━━ SELECTED PASSAGE
% Generated by roxygen2: do not edit by hand
% Please edit documentation in R/parallel.R
\name{parallelism}
\alias{parallelism}
\title{Support for parallel processing in tune}
\description{
\pkg{tune} can enable simultaneous parallel computations. Tierney (2008)
defined different classes of parallel processing techniques:
\itemize{
\item \emph{Implicit} is when a function uses low-level tools to perform a
calculation that is small in scope in parallel. Examples are using
multithreaded linear algebra libraries (e.g., BLAS) or basic R vectorization
functions.
\item \emph{Explicit} parallelization occurs when the user requests that some
calculations should be run by generating multiple new R (sub)processes. These
calculations can be more complex than those for implicit parallel
processing.
}

For example, some decision tree libraries can implicitly parallelize their
search for the optimal splitting routine using multiple threads.

Alternatively, if you are resampling a model \emph{B} times, you can explicitly
create \emph{B} new R jobs to train \emph{B} boosted trees in parallel and return their
resampling results to the main R process (e.g., \code{\link[=fit_resamples]{fit_resamples()}}).

There are two frameworks that can be used to explicitly parallel process
your work in \pkg{tune}: the \link[future:future]{future} package and the
\link[mirai:mirai]{mirai} package. Previously, you could use the
\link[foreach:foreach]{foreach} package, but this has been deprecated as of
version 1.2.1 of tune.

By default, no parallelism is used to process models in \pkg{tune}; you have
to opt-in.
\subsection{Using future}{

You should install the package and choose your flavor of parallelism using
the \link[future:plan]{plan} function. This allows you to specify the number of
worker processes and the specific technology to use.

For example, you can use:

\if{html}{\out{<div class="sourceCode r">}}\preformatted{   library(future)
   plan(multisession, workers = 4)
}\if{html}{\out{</div>}}

and work will be conducted simultaneously (unless there is an exception; see
the section below).

If you had previously used \pkg{foreach}, this would replace your existing
code that probably looked like:

\if{html}{\out{<div class="sourceCode r">}}\preformatted{   library(doBackend)
━━━━
**REQUIREMENT A:** In the tune parallelism documentation, rewrite the passage that begins at the words "There are two" and stops after "1.2.1 of tune.", replacing "deprecated" with "retired".
**REQUIREMENT B:** Continue the tune parallelism documentation from the point where it stops.
━━ DATA LINES
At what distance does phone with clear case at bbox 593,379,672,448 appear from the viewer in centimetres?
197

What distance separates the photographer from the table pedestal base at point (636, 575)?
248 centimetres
━━━━
**OUTPUT A:**
There are two frameworks that can be used to explicitly parallel process
your work in \pkg{tune}: the \link[future:future]{future} package and the
\link[mirai:mirai]{mirai} package. Previously, you could use the
\link[foreach:foreach]{foreach} package, but this has been retired as of
version 1.2.1 of tune.

**OUTPUT B:**
   registerDoBackend(cores = 4)
}\if{html}{\out{</div>}}

See \code{\link[future:plan]{future::plan()}} for possible options other than \code{multisession}.

Note that \pkg{tune} resets the \emph{maximum} limit of memory of global variables
(e.g., attached packages) to be greater than the default when the package is
loaded. This value can be altered using \code{options(future.globals.maxSize)}.

If you want \pkg{future} to use \pkg{mirai} parallel workers, you can
install and load the \pkg{future.mirai} package.
}

\subsection{Using mirai}{

To set the specific for parallel processing with \pkg{mirai}, use the
\code{\link[mirai:daemons]{mirai::daemons()}} function. The first argument, \code{n}, determines the number
of parallel workers. Using \code{daemons(0)} reverts to sequential processing.

The arguments \code{url} and \code{remote} are used to set up and launch parallel
processes over the network for distributed computing. See \code{\link[mirai:daemons]{mirai::daemons()}}
documentation for more details.
}

\subsection{Reverting to sequential processing}{

There are a few times when you might specify that you wish to use parallel
processing, but it will revert to sequential execution:
\itemize{
\item Many of the control functions (e.g. \code{\link[=control_grid]{control_grid()}}) have an argument
called \code{allow_par}. If this is set to \code{FALSE}, parallel backends will
always be ignored.
\item Some packages, such as \pkg{rJava} and \pkg{keras} are not compatible with
explicit parallelization. If any of these packages are used, sequential
processing occurs.
\item If you specify fewer than two workers, or if there is only a single task,
the computations will occur sequentially.
}
}

\subsection{Expectations for reproducibility}{

We advise that you \emph{always} run \code{\link[=set.seed]{set.seed()}} with a seed value just prior to
using a function that uses (or might use) random numbers. Given this:
\itemize{
\item You should expect to get the same results if you run that section of code
repeatedly, conditional on using version 1.4.0 of tune.
\item You should expect differences in results between version 1.4.0 of tune and
previous versions.
\item When using \code{\link[=last_fit]{last_fit()}}, you should be able to get the same results as
manually using \code{\link[generics:fit]{generics::fit()}} and \code{\link[=predict]{predict()}} to do the same work.
\item When running with or without parallel processing (using any backend
package), you should be able to achieve the same results from
\code{\link[=fit_resamples]{fit_resamples()}} and the various tuning functions.
}

Specific exceptions:
\itemize{
\item For SVM classification models using the \pkg{kernlab} package, the random
number generator is independent of R, and there is no argument to control
it. Unfortunately, it is likely to give you different results from
run-to-run.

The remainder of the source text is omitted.